A concorrência externa complica a economia da região cacaueira em meados do século passado. O aumento da oferta mundial faz cair os preços, ameaçando a rentabilidade da lavoura. Em 1957 o governo brasileiro cria a Comissão Executiva do Plano da Lavoura Cacaueira (Ceplac), órgão encarregado da pesquisa e do apoio à produção nacional. A ordem era modernizar o sistema de produção.
O sucesso da intervenção estatal, porém, se mostrou relativo. Nunca é fácil alterar usos e costumes, muito menos na agricultura. A oligarquia cacaueira ainda vivia iludida pela glória do passado. A cultura produtiva tradicional repele as mudanças e freia o progresso.
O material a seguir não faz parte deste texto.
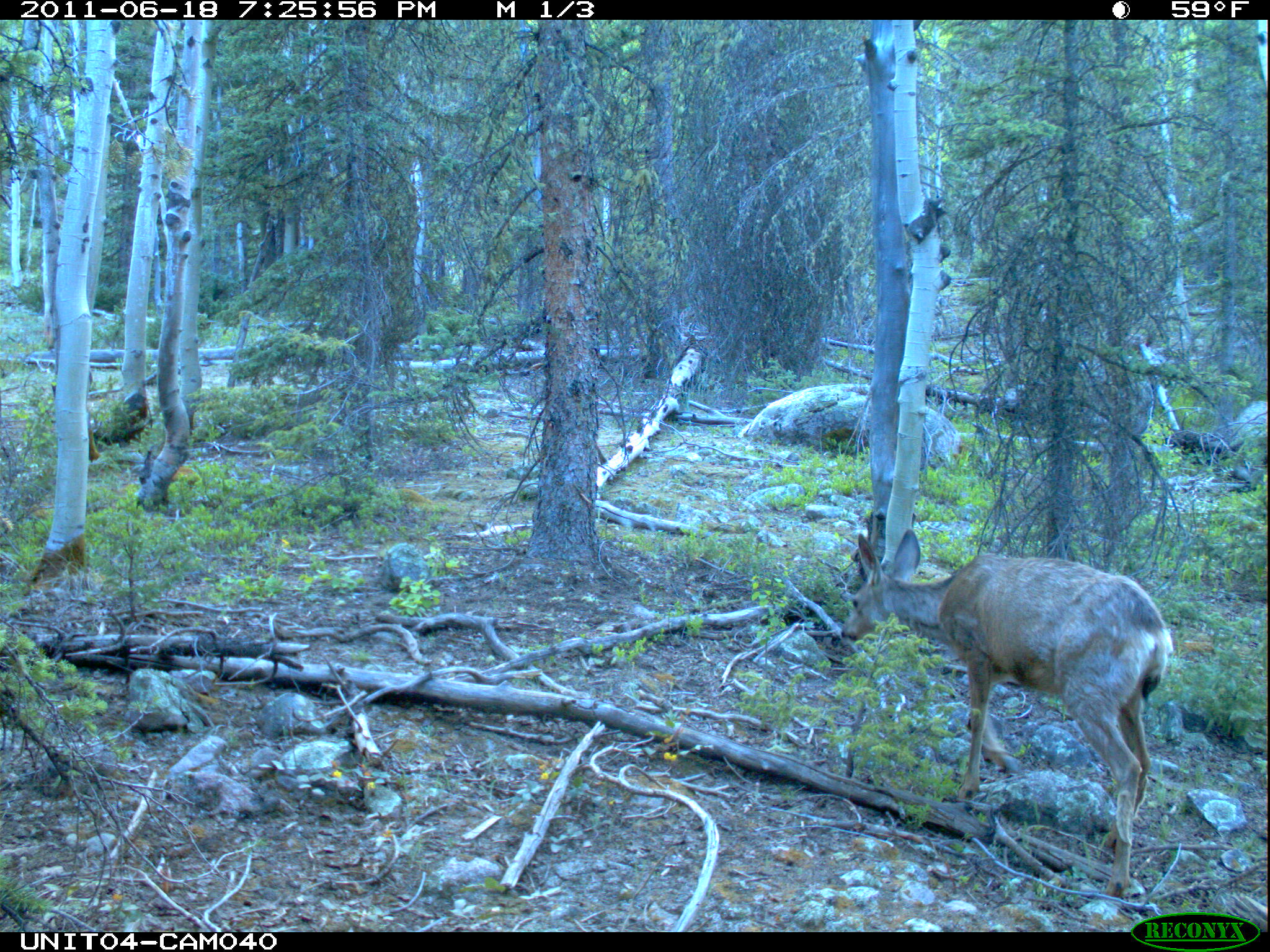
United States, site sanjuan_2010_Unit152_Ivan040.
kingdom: Animalia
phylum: Chordata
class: Mammalia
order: Artiodactyla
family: Cervidae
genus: Odocoileus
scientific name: Odocoileus hemionus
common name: mule deer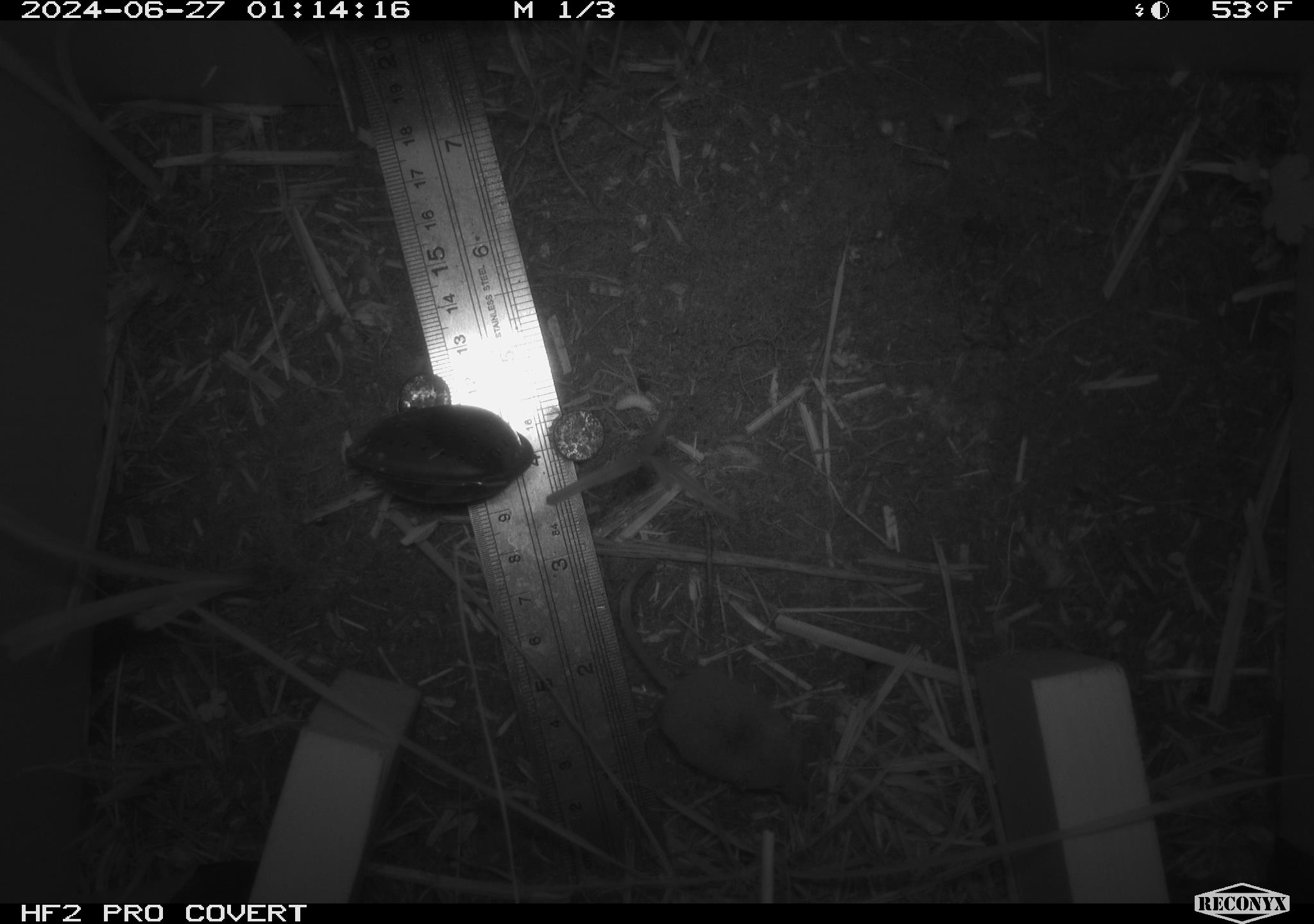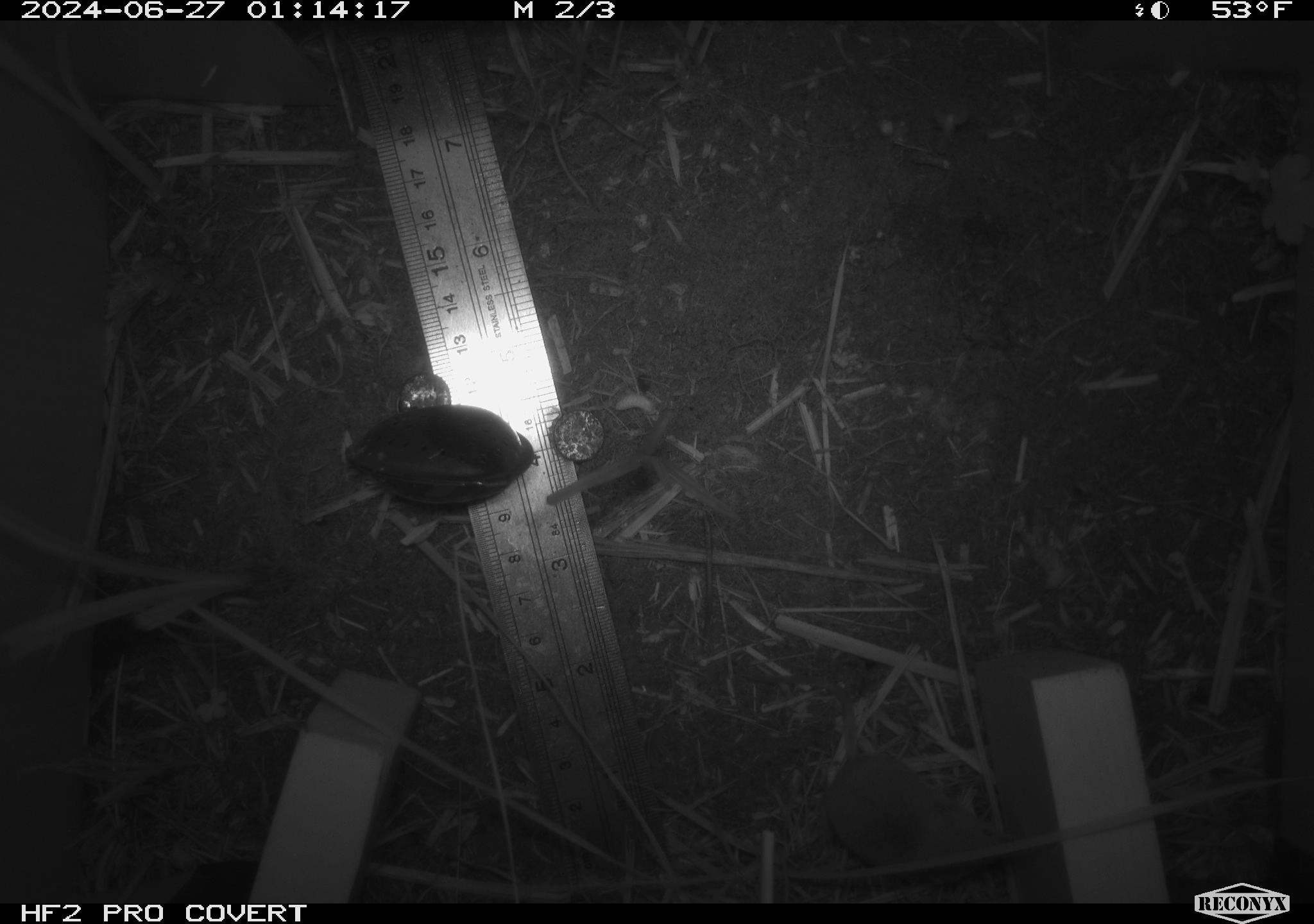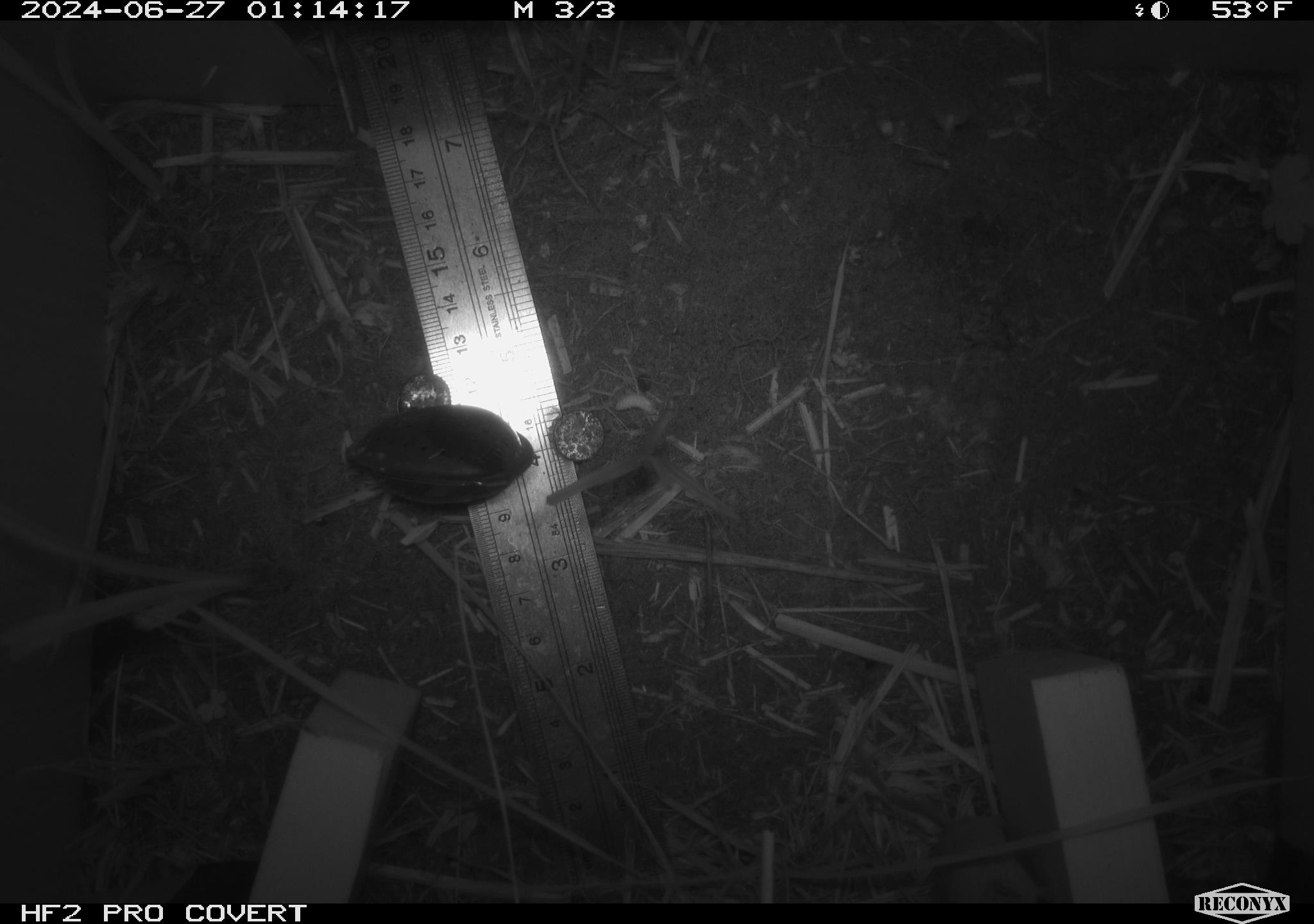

O poder político sobrevive alimentado pelos subsídios públicos. 

Assim, amparado pelo Estado, a economia local, mesmo debilitada, vai se mantendo até chegar a globalização e se abrirem as fronteiras da economia mundial. O país começa, pasmem, a importar chocolate. No começo, exporta matéria prima e compra chocolate pronto. Depois, passa a trazer de fora, inclusive, pasta bruta de chocolate.
Foi em 1989 que aconteceu o pior. A doença conhecida como “vassoura de bruxa” entra, criminosamente, no Brasil. O terrível fungo ataca as plantações, se expande nos galhos e seca os ponteiros das árvores. Dizima as lavouras. Os prejuízos foram terríveis. 

A produção de amêndoas decresce de 460 mil toneladas, em 1986, para 170 mil toneladas em 2003. Estima-se que 200 mil empregos tenham sido perdidos, com perdas de US$ 1,4 bilhão. Aumenta o empobrecimento regional. A doença vegetal causa uma tragédia econômica.
Há uma década os agrônomos da Embrapa, junto com a Ceplac, desenvolvem novas técnicas de plantio, baseadas em clones vegetais resistentes à vassoura de bruxa. As novas mudas são enxertadas na copa das plantações adultas, que se revigoram. Mas o declínio da produção está patente.
Resultado: um terço do chocolate consumido no país agora vem do estrangeiro. Pois é. Boa parte dos ovos de Páscoa dessa semana santa traz, infelizmente, a marca enrustida do fracasso. Uma ironia da história. 

Resta uma boa notícia. Plantado à meia sombra, por debaixo da floresta, o abandono das lavouras de cacau se compensa na regeneração da Mata Atlântica baiana. Ilhéus e, principalmente, Itacaré, tornam-se pólos importantes de recuperação ambiental, favorecendo o ecoturismo.
Os coelhos, que adoram um mato, aprovam. Jorge Amado certamente se impressionaria.